• **Quoted passage**
===============

EQ Phase Responses

[Mlewis]

Everybody talks about the importance of an EQs phase response but what does it actually look like in general?

Do State variables have significantly different phase response graphs to say Constant Amplitude Phase shift circuits or is it simply a case of certain EQ circuits have more or less of a standard shape phase shift for similar looking frequency responses?

Has anybody ever created phase response graphs of various famous EQs? Got a link for further reading?

 

[mikep]

As far as I know, in the analog world, phase response is inextricably linked to frequency response. if the frequency response of two differently constructed filters is exactly the same, so will be the phase. there are digital filters that do not conform to this. also, in some marketing departments this fundemental law can be temporarily suspended.

there are some differences between a CAPS EQ and a state variable and a biquad, all producing the exact same filter response. but not related to phase. things like control law, internal headroom, noise, parameter interaction, adjacent band interaction, possible stability issues, etc.

mike p

 

[SSLtech]

Yep. What he said.

The phase response will basically look like a line which slowly rises as the ANGLE of the amplitude response rises, then dive swiftly down through zero degrees as the amount of boost levels off, then as the amount of boost falls, the (now negative) phase shift will slowly return to the zero line.

===============

Dataset entries:
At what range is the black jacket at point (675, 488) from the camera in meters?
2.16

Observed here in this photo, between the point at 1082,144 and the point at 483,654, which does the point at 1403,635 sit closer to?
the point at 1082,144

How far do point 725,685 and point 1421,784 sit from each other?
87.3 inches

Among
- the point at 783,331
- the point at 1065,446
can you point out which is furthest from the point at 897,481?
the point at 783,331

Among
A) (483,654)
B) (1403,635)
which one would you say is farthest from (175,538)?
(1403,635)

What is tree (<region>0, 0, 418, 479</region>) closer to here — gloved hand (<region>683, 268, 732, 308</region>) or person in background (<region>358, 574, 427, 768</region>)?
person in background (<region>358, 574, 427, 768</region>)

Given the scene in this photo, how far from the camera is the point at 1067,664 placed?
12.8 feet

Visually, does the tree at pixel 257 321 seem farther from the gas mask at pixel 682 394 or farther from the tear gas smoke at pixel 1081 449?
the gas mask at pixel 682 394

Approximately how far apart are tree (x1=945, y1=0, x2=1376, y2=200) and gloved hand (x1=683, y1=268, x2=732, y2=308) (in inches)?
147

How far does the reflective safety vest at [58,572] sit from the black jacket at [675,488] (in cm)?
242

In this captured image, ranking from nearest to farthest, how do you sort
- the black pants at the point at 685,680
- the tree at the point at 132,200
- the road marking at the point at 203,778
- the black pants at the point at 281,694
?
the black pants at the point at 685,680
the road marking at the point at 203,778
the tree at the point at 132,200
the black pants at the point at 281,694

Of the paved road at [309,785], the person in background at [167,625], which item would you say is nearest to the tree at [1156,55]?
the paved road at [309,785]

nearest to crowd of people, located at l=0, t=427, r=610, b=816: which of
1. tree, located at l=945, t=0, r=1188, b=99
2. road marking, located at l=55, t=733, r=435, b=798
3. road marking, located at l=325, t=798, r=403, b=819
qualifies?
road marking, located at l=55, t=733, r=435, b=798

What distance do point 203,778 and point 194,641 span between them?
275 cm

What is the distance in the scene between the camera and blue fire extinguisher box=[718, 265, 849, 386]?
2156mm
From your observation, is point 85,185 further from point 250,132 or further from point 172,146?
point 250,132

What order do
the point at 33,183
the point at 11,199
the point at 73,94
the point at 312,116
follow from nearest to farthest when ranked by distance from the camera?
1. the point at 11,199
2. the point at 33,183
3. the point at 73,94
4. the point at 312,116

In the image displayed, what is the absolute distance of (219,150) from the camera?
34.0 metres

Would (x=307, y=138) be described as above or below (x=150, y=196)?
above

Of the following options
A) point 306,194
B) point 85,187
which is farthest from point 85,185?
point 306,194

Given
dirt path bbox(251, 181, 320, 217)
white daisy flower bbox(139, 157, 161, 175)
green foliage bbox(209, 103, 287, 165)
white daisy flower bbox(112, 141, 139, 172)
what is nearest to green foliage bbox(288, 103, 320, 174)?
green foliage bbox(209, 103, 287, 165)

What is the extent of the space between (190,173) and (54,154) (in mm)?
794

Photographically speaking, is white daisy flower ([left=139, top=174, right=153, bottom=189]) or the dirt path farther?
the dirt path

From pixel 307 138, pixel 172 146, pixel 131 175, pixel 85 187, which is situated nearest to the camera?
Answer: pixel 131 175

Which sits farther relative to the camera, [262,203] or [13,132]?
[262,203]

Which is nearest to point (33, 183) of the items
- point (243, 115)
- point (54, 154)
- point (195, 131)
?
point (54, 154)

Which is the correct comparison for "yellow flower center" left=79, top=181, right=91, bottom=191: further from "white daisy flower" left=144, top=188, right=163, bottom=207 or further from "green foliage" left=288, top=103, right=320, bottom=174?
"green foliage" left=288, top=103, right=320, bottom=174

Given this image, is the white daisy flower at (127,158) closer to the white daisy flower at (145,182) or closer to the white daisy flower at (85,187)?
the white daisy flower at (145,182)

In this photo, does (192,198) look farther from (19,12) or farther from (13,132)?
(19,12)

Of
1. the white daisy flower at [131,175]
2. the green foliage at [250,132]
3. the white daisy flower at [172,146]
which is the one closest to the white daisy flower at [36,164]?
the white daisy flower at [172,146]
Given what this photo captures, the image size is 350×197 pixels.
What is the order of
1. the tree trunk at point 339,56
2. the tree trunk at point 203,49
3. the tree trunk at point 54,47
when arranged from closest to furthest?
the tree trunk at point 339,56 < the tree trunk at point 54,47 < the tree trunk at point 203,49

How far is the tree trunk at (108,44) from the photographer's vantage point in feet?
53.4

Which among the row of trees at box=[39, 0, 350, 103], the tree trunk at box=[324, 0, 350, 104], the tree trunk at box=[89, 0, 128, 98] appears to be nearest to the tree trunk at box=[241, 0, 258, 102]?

===============

• **Exercise requirements**
Extend the forum thread on EQ phase responses, picking up right after its final sentence. The lines above aren't needed for this.

• **Exercise answer**
It's related to the integrated ANGLE of the amplitude response curve at any given point.

Now here's how things CAN sound different: change the 'Q' of the filter in the sidechain and vary the AMOUNT of the filter added to the pass signal. With comparable amplitude responses, the impulse response can be VERY different. This is what I think contributes more to the "sound" of an EQ than anything else.

Keith

 

[Mlewis]

[quote author="SSLtech"]
It's related to the integrated ANGLE of the amplitude response curve at any given point.
Keith[/quote]

That was quick thanks...

That seems to make sense in an intuitive kinda way, but if phase is related to an integral of frequency response, how do all-pass filters alter phase without 'differentiating' back from the integral to alter the frequency response? eg:

http://www.forsselltech.com/LF%20Phase%20Test.pdf

 

[Mlewis]

...hang-on. I thing i might be getting my calculus tied up in knots. Did that question make sense?

Edit: Yeah... i think it does make sense. I don't understand how something related to the intergral of the angle of amplitude response can alter without altering the the differential of the integral ie: the angle of the amplitude response.

 

[Boswell]

To be pedantic for a moment: the steady-state response of a system evaluated against frequency is a complex quantity. The complex quantity can be expressed in different ways, e.g. as real and imaginary components (X-Y) or polar form (radius and angle). It is this latter form that when represented as two separate functions against frequency is called a Bode plot. The radial component is the amplitude of the response and the angular component is the phase. The amplitude response is commonly called the "frequency response", but that term should include both the amplitude and phase components. The two components are orthogonal, and can change independently, although it is usual for a physical system to show changes in both. The "all-pass" network is an example of a system where the amplitude response does not change (over a specified frequency range) but phase does.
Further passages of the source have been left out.